AMARE GLI ALTRI, Donne e Uomini, Politica Febbraio 9, 2012

Mancanza di cura

Ho in casa gradita ospite la mia vecchia mamma. Un po’ di febbre, niente di drammatico. Per la mia vecchia zia di Venezia, invece, messa maluccio, non posso fare granché, a meno di non portarmela qui. Ordinari problemi di gente della mia età, con la fortuna di avere ancora qualche qualche vecchio intorno, e anche di poter pagare qualcuno che la aiuti ad aiutarli.

Sul Corriere di oggi Gianantonio Stella si occupa del taglio ai fondi per il sostegno ai disabili. L’argomento dei falsi invalidi è debole: di disabili veri ce ne sono tanti. Tutti sperimentiamo la disabilità, in qualche momento della vita, la nostra e quella di chi amiamo. C’è gente a cui tocca sperimentarla vita natural durante.

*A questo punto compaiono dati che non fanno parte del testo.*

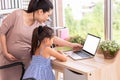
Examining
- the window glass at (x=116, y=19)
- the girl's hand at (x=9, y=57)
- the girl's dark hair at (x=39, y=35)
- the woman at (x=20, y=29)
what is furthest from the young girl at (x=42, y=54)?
the window glass at (x=116, y=19)

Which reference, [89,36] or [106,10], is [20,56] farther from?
[106,10]

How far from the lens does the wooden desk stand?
1.83 meters

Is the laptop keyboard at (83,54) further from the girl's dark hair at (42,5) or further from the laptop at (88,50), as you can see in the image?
the girl's dark hair at (42,5)

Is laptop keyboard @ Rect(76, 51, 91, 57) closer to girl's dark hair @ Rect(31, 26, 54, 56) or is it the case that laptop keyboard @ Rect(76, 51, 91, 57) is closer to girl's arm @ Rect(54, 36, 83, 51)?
girl's arm @ Rect(54, 36, 83, 51)

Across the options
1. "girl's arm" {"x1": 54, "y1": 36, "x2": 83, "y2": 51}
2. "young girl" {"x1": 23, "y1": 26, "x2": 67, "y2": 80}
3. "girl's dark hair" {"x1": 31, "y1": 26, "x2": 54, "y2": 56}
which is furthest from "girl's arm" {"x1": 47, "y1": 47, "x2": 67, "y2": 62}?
"girl's arm" {"x1": 54, "y1": 36, "x2": 83, "y2": 51}

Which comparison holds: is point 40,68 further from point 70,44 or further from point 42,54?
point 70,44

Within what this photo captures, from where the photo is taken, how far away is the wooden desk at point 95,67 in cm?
183

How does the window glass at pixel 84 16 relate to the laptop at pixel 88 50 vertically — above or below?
above

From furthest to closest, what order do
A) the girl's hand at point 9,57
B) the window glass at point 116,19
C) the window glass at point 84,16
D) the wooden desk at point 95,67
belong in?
the window glass at point 84,16, the window glass at point 116,19, the girl's hand at point 9,57, the wooden desk at point 95,67

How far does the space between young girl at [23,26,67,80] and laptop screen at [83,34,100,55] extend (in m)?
0.29

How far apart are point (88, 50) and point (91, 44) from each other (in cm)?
6

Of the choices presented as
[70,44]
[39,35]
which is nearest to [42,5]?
[39,35]

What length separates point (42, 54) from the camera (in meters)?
2.04

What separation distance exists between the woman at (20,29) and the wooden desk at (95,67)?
357 millimetres
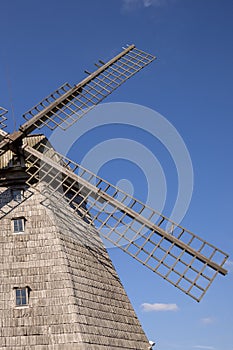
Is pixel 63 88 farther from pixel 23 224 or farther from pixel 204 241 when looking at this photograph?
pixel 204 241

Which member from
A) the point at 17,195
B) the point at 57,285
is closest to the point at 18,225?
the point at 17,195

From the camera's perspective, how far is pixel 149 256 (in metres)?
11.9

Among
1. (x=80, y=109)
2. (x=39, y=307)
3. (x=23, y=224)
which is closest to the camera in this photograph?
(x=39, y=307)

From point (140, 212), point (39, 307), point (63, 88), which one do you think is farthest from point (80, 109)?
point (39, 307)

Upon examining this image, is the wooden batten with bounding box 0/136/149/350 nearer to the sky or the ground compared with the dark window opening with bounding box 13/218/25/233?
nearer to the ground

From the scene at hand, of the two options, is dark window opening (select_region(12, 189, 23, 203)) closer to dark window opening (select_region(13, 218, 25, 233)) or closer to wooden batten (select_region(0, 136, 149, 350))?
wooden batten (select_region(0, 136, 149, 350))

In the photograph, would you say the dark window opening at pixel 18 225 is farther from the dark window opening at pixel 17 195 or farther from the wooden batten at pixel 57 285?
the dark window opening at pixel 17 195

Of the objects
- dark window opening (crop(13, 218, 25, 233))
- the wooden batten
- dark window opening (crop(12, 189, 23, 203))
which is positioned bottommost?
the wooden batten

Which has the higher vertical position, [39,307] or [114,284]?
[114,284]

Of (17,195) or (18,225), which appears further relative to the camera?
(17,195)

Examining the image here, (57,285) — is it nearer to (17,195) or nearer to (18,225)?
(18,225)

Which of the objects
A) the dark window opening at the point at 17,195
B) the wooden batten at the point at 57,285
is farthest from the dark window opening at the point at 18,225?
the dark window opening at the point at 17,195

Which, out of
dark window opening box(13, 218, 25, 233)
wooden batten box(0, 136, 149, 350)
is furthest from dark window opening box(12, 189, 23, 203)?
dark window opening box(13, 218, 25, 233)

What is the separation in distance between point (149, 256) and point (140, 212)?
1.17m
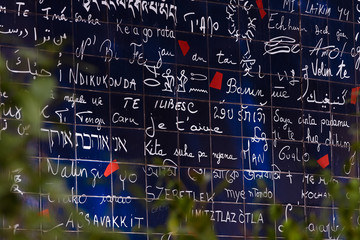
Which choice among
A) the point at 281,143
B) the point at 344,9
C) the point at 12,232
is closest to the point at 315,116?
the point at 281,143

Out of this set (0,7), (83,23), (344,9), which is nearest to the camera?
(0,7)

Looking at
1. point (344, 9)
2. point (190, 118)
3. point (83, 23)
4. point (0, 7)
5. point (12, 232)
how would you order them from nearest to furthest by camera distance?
point (12, 232), point (0, 7), point (83, 23), point (190, 118), point (344, 9)

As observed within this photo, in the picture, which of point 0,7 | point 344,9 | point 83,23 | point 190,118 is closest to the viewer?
point 0,7

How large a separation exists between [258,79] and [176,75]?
0.54 meters

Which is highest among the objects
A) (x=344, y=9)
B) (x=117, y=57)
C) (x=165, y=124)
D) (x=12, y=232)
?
(x=344, y=9)

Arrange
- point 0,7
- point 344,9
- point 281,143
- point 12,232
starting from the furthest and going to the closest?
1. point 344,9
2. point 281,143
3. point 0,7
4. point 12,232

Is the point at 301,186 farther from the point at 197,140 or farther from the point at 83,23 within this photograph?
the point at 83,23

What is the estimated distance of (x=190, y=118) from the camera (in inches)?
194

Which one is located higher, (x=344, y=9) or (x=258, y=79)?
(x=344, y=9)

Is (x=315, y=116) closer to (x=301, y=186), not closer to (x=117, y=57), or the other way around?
(x=301, y=186)

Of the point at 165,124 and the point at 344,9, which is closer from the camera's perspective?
the point at 165,124

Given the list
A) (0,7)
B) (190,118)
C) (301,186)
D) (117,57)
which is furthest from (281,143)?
(0,7)

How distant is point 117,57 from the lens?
470 centimetres

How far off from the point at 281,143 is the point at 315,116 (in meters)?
0.30
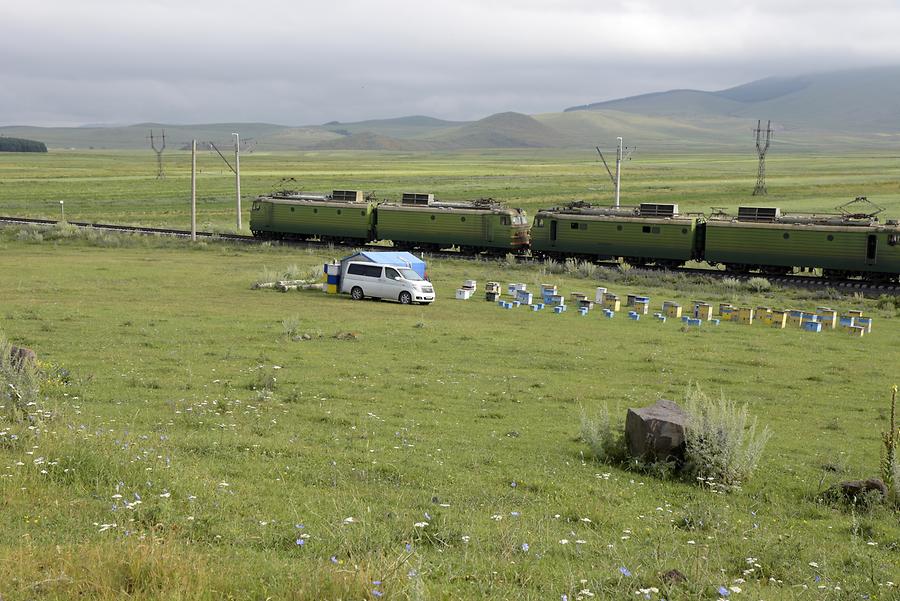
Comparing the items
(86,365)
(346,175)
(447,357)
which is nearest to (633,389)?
(447,357)

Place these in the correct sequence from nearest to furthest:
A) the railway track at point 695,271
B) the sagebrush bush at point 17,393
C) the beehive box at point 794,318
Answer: the sagebrush bush at point 17,393 < the beehive box at point 794,318 < the railway track at point 695,271

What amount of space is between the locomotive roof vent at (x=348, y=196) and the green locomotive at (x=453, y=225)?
8.51 feet

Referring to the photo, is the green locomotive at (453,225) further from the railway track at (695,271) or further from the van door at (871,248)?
the van door at (871,248)

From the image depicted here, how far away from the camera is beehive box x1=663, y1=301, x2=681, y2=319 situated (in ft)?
106

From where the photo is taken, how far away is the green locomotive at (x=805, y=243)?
4256cm

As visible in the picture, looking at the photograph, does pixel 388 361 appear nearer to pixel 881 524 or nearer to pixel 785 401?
pixel 785 401

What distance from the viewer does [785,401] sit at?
62.6 ft

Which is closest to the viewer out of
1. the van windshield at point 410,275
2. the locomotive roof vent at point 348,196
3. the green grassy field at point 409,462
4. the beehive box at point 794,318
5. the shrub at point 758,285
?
the green grassy field at point 409,462

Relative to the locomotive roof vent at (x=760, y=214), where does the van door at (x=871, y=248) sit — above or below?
below

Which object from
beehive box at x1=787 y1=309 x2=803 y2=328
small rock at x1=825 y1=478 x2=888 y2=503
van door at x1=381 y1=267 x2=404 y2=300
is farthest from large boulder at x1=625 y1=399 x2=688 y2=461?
van door at x1=381 y1=267 x2=404 y2=300

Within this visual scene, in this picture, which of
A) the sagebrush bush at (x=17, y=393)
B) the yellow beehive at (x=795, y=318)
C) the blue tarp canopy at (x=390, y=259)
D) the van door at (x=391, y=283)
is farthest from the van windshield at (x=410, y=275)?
the sagebrush bush at (x=17, y=393)

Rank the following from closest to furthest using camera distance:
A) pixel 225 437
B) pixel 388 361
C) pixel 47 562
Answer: pixel 47 562 < pixel 225 437 < pixel 388 361

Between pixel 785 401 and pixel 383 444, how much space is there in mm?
10126

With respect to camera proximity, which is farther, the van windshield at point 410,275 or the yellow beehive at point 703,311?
the van windshield at point 410,275
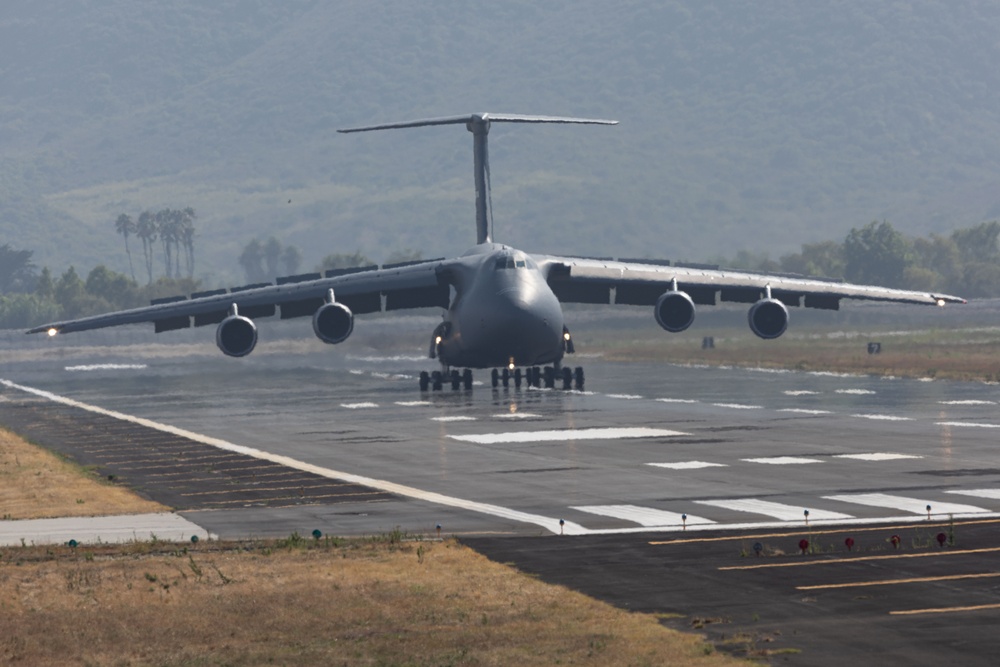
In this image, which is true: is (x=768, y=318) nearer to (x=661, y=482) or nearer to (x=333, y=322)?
(x=333, y=322)

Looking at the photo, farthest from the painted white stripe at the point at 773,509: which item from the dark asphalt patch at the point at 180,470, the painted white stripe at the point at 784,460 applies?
the painted white stripe at the point at 784,460

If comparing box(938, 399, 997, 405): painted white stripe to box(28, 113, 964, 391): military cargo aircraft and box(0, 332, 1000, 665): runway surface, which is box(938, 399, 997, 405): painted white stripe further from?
box(28, 113, 964, 391): military cargo aircraft

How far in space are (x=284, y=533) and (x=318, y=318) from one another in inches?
1225

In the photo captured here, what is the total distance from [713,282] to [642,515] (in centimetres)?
3506

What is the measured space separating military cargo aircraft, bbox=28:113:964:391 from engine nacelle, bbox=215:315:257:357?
0.10 feet

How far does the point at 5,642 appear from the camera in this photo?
653 inches

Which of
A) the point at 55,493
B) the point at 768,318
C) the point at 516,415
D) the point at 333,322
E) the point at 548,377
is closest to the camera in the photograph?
the point at 55,493

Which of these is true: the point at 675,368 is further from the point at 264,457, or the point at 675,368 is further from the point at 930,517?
the point at 930,517

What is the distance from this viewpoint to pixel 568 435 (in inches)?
1593

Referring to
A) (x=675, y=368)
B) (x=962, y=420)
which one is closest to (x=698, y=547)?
(x=962, y=420)

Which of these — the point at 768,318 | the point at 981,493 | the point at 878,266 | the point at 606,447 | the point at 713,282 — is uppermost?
the point at 878,266

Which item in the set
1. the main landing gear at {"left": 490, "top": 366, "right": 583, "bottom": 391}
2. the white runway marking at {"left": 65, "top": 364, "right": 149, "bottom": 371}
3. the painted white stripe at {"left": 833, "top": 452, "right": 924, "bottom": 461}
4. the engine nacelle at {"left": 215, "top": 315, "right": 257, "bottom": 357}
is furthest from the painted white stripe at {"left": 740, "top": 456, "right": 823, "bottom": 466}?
the white runway marking at {"left": 65, "top": 364, "right": 149, "bottom": 371}

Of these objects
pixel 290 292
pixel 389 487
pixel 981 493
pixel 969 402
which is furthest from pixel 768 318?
pixel 981 493

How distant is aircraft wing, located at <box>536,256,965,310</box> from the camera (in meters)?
58.3
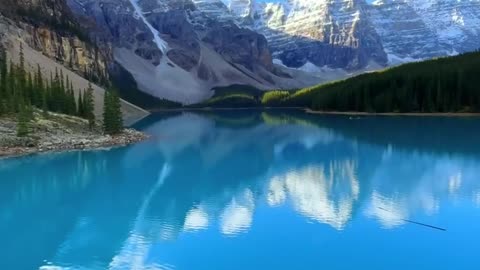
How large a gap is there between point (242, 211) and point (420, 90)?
312 feet

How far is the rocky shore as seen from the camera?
50.3 metres

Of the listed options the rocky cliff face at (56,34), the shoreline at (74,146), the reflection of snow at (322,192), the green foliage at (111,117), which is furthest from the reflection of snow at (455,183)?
the rocky cliff face at (56,34)

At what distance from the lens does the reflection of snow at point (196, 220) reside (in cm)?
2352

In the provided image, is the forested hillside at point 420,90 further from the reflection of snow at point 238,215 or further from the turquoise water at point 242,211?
the reflection of snow at point 238,215

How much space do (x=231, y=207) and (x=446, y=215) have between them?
10126 millimetres

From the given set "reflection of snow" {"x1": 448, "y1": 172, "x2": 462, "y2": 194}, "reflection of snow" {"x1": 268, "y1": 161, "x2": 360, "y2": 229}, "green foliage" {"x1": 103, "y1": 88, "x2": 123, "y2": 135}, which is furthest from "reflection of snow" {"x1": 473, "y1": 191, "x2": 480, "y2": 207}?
"green foliage" {"x1": 103, "y1": 88, "x2": 123, "y2": 135}

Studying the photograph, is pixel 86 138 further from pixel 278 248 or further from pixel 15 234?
pixel 278 248

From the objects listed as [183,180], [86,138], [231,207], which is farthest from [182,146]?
[231,207]

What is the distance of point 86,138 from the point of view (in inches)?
2287

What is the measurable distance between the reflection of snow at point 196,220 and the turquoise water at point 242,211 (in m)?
0.09

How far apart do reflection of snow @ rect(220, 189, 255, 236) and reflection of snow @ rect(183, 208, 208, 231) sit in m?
0.82

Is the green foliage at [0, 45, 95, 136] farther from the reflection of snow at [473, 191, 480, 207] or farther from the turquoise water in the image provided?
the reflection of snow at [473, 191, 480, 207]

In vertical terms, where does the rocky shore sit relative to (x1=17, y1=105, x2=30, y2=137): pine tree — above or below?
below

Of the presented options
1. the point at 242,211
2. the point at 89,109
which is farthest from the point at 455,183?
the point at 89,109
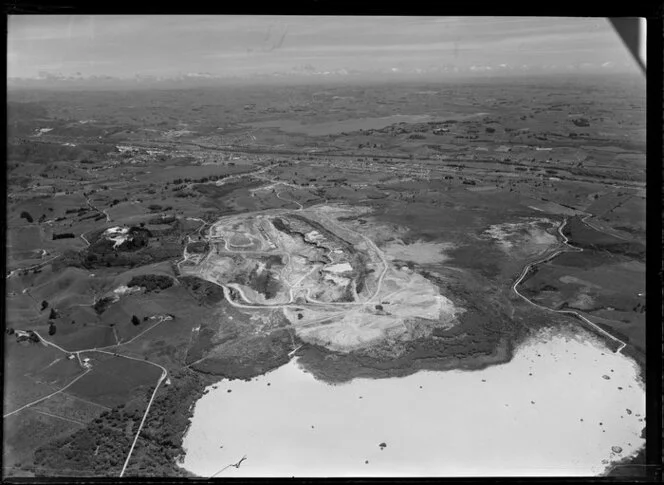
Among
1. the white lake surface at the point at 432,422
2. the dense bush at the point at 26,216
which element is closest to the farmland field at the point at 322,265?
the white lake surface at the point at 432,422

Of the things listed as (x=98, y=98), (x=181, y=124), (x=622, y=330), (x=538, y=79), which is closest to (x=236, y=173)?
(x=181, y=124)

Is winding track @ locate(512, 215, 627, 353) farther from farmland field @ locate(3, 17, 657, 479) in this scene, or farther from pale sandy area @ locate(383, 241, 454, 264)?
pale sandy area @ locate(383, 241, 454, 264)

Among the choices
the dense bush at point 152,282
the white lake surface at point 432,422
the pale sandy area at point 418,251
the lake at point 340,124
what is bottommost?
the white lake surface at point 432,422

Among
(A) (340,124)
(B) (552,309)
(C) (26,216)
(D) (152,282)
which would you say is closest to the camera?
(B) (552,309)

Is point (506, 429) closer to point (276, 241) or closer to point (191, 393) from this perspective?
point (191, 393)

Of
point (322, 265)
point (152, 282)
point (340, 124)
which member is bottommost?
point (322, 265)

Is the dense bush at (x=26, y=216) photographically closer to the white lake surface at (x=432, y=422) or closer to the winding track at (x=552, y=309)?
the white lake surface at (x=432, y=422)

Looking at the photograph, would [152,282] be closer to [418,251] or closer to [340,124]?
[418,251]

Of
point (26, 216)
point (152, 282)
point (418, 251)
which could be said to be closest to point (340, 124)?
point (418, 251)
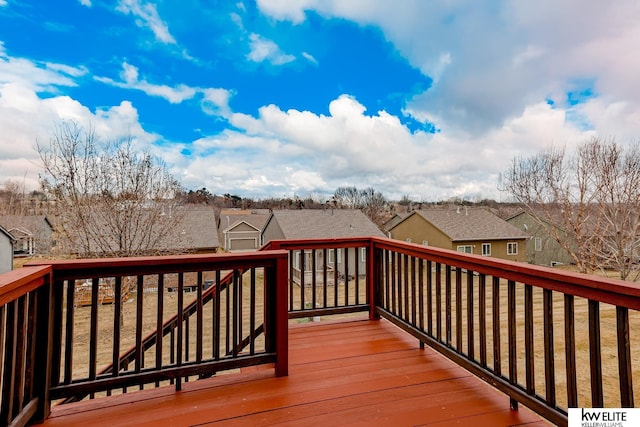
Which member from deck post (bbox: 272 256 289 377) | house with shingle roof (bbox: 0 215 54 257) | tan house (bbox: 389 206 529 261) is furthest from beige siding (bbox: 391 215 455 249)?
deck post (bbox: 272 256 289 377)

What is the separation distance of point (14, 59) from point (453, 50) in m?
9.97

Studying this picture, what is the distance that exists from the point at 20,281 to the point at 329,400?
5.86 ft

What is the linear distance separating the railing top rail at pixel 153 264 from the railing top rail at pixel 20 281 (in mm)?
99

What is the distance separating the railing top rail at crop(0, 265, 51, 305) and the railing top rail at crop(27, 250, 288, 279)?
0.10 metres

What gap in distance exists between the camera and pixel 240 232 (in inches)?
926

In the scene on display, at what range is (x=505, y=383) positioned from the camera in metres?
1.99

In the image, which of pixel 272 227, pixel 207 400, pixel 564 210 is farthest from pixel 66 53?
pixel 564 210

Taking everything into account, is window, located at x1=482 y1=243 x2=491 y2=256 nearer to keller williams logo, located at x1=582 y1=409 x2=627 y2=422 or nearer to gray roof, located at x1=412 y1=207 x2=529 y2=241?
gray roof, located at x1=412 y1=207 x2=529 y2=241

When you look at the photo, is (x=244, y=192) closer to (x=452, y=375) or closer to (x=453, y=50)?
(x=453, y=50)

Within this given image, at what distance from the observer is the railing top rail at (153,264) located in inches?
75.8

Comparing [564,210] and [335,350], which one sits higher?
[564,210]

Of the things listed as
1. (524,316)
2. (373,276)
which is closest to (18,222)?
(373,276)

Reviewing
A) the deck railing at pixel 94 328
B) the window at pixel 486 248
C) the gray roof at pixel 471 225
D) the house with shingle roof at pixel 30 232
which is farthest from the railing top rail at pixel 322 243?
the window at pixel 486 248

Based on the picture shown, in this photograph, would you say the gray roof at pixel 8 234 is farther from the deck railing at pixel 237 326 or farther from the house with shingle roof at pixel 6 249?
the deck railing at pixel 237 326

Quando si dice che le famiglie devono farsene carico, economicamente e psicologicamente, fino al burn out, vorrei che si intendesse soprattutto le donne. Intendiamoci: conosco molti uomini che si occupano dei loro cari in difficoltà. Ma la disabilità ordinaria, chiamiamola così, quella di un bambino che ha bisogno di cure per crescere, quella di un vecchio o che da solo non può farcela, è affidata alle donne, che nel lavoro della cura sono molto brave.

Ora, a tutto questo il governo non sta prestando sufficiente attenzione. Di più: taglia. Io non credo affatto a un modello in cui la gestione della disabilità sia affidata alle istituzioni: per dirne una, nel nostro paese tendiamo a ricorrere agli ospizi come extrema ratio, e questo a mio parere è un bene assoluto. Credo però a un modello in cui il tema della cura sia posto al centro delle politiche, come sta al centro delle relazioni umane. Perché senza cura tutto appassisce.

Individuando tutti gli strumenti, massimamente flessibili, che possano consentire alle famiglie -leggi: donne- di tenere insieme il tessuto degli affetti senza sacrificare del tutto le loro vite: una quota di sacrificio tocca e va accettata.

Ecco, su questo fronte non vedo proprio niente di nuovo.